# DATASET ENTRIES
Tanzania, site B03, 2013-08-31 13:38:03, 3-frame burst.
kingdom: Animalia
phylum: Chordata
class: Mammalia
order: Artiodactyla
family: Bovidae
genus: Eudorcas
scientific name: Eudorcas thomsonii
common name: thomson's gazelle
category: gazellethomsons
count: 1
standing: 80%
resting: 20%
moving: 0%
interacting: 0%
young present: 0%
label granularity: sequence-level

==

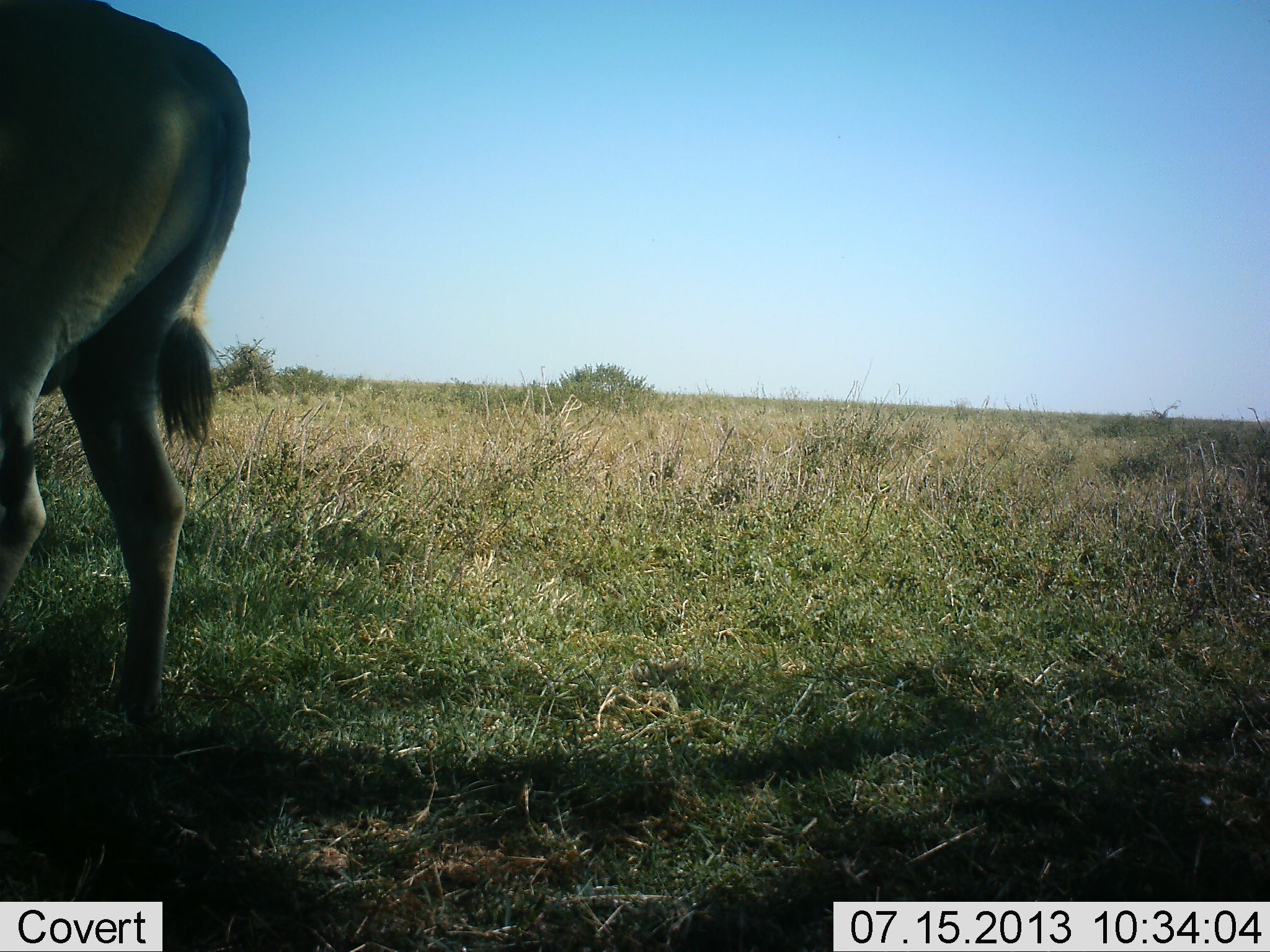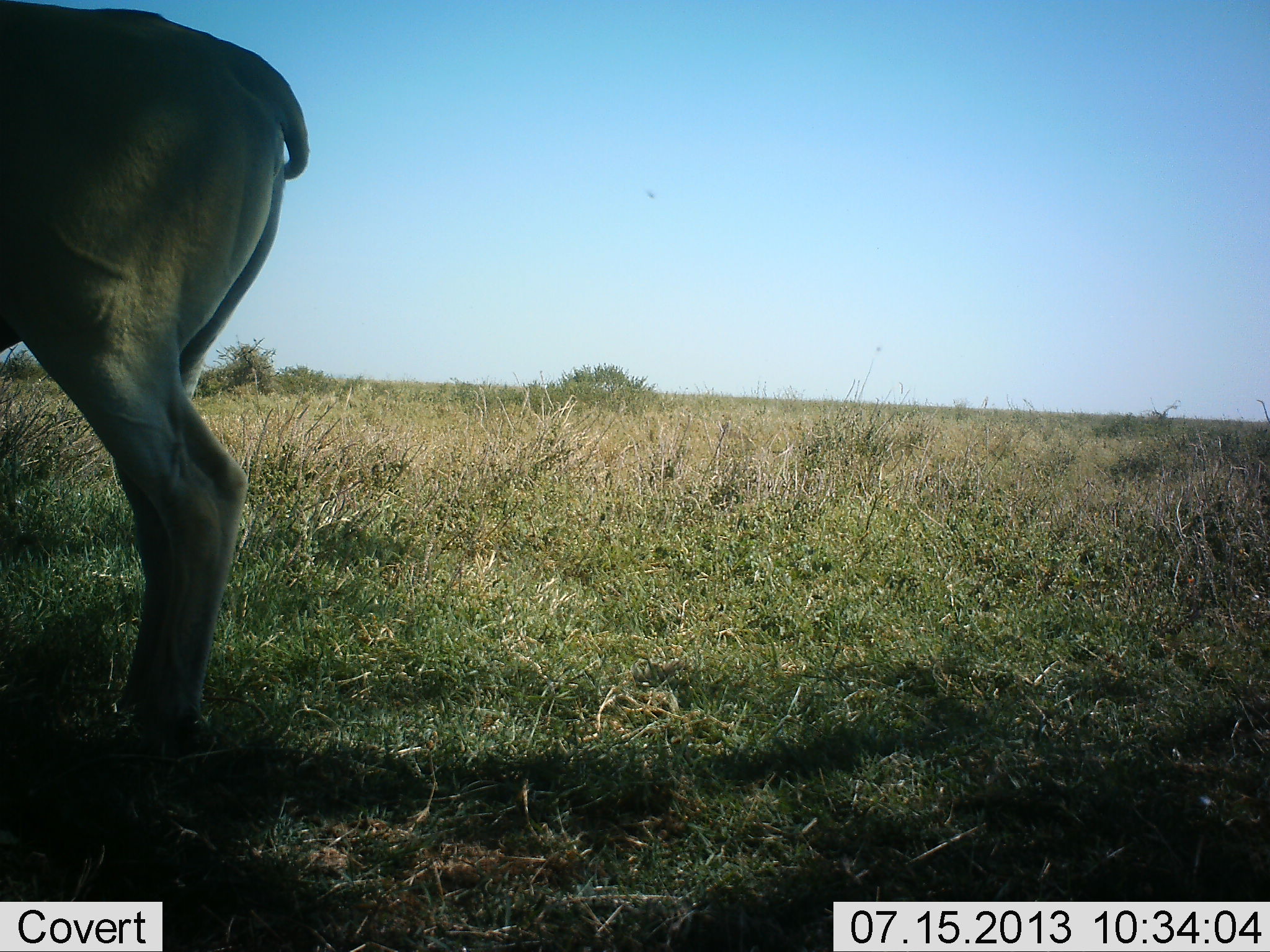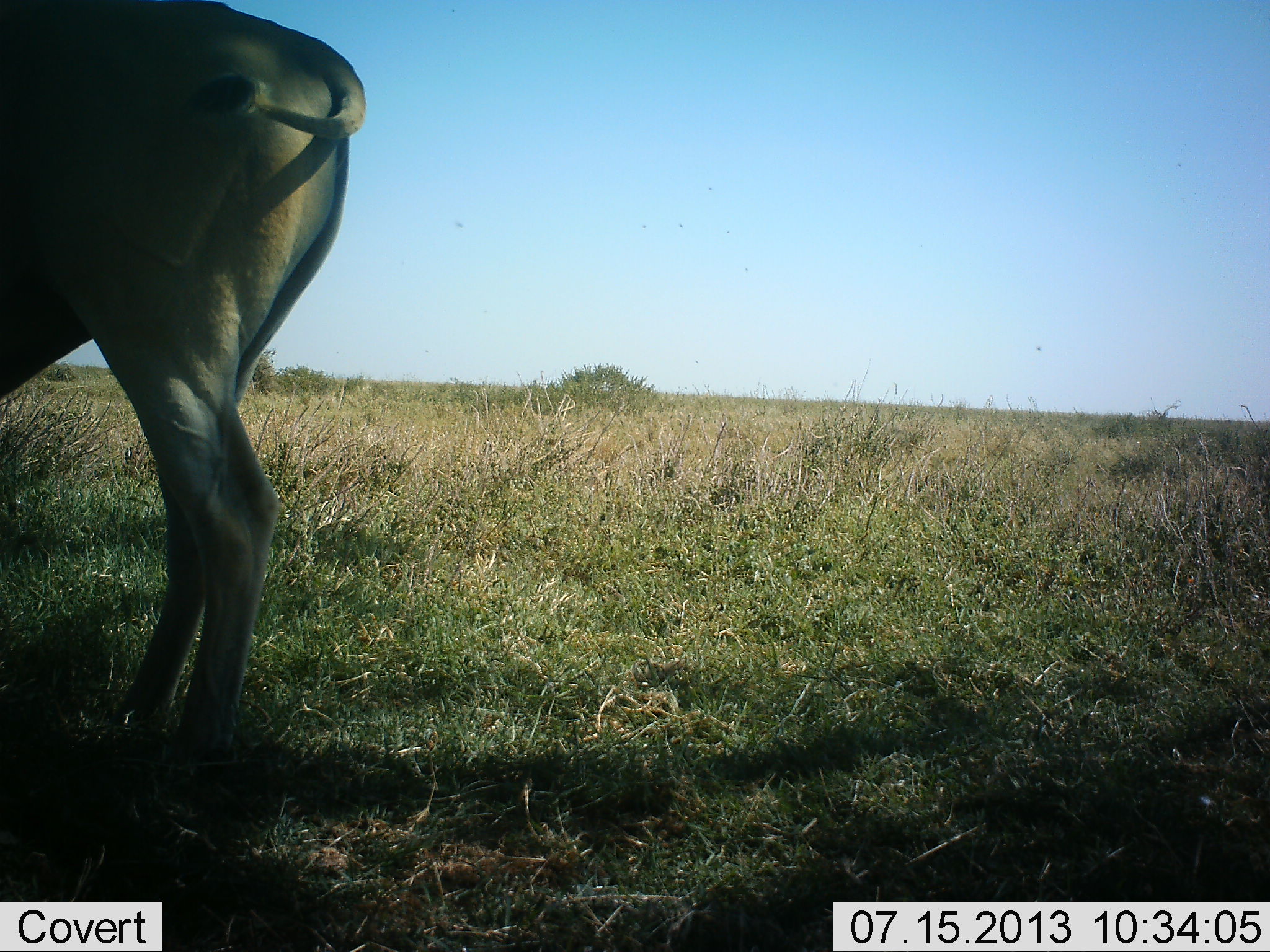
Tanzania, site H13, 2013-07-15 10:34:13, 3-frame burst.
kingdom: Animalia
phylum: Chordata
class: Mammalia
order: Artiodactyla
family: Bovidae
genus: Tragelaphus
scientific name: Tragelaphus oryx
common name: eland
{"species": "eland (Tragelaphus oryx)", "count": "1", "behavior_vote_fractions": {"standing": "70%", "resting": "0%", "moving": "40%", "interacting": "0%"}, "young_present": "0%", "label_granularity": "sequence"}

--

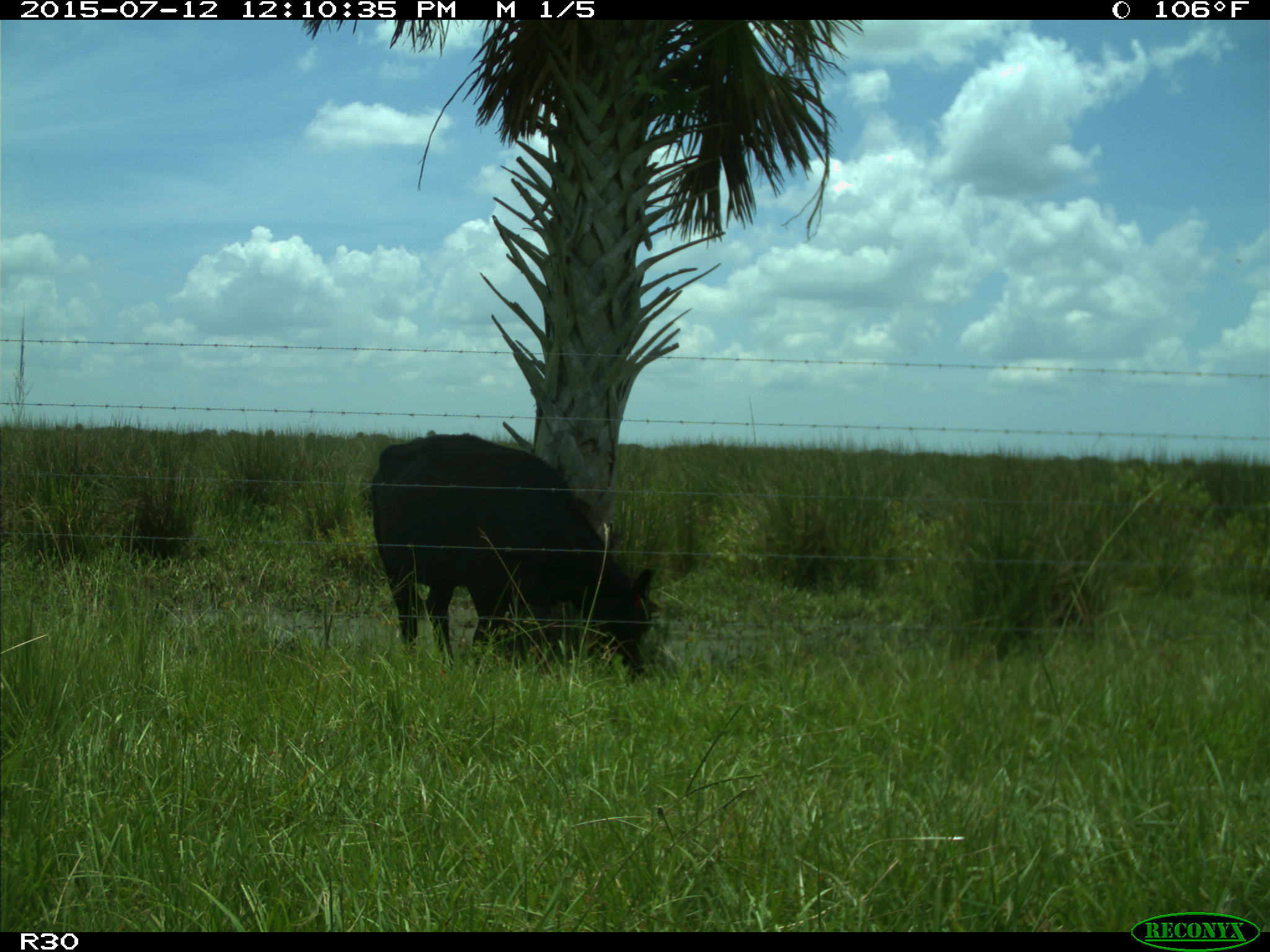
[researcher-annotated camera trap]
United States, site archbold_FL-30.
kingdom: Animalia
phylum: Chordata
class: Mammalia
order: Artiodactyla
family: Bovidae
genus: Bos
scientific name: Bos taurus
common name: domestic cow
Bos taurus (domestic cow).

# EXERCISE
What is asked for is an exact copy of the lines above from the one containing "common name: thomson's gazelle" through the one containing "label granularity: sequence-level", and only those.

# RESPONSE FOR THIS EXERCISE
common name: thomson's gazelle
category: gazellethomsons
count: 1
standing: 80%
resting: 20%
moving: 0%
interacting: 0%
young present: 0%
label granularity: sequence-level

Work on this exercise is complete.